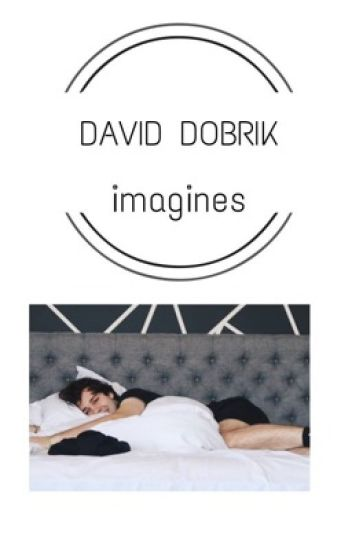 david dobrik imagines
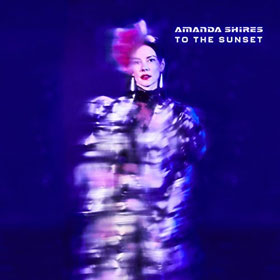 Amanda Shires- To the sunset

=======

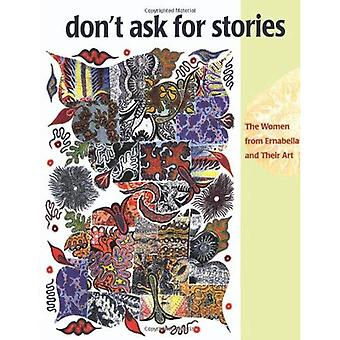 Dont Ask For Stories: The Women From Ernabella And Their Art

=======

• [What is needed]: Return, exactly as they stand, the lines above from the one with "david dobrik imagines" to the one with "Amanda Shires- To the sunset", omitting any pictures among them.

• [Problem solution]:
 david dobrik imagines
 Amanda Shires- To the sunset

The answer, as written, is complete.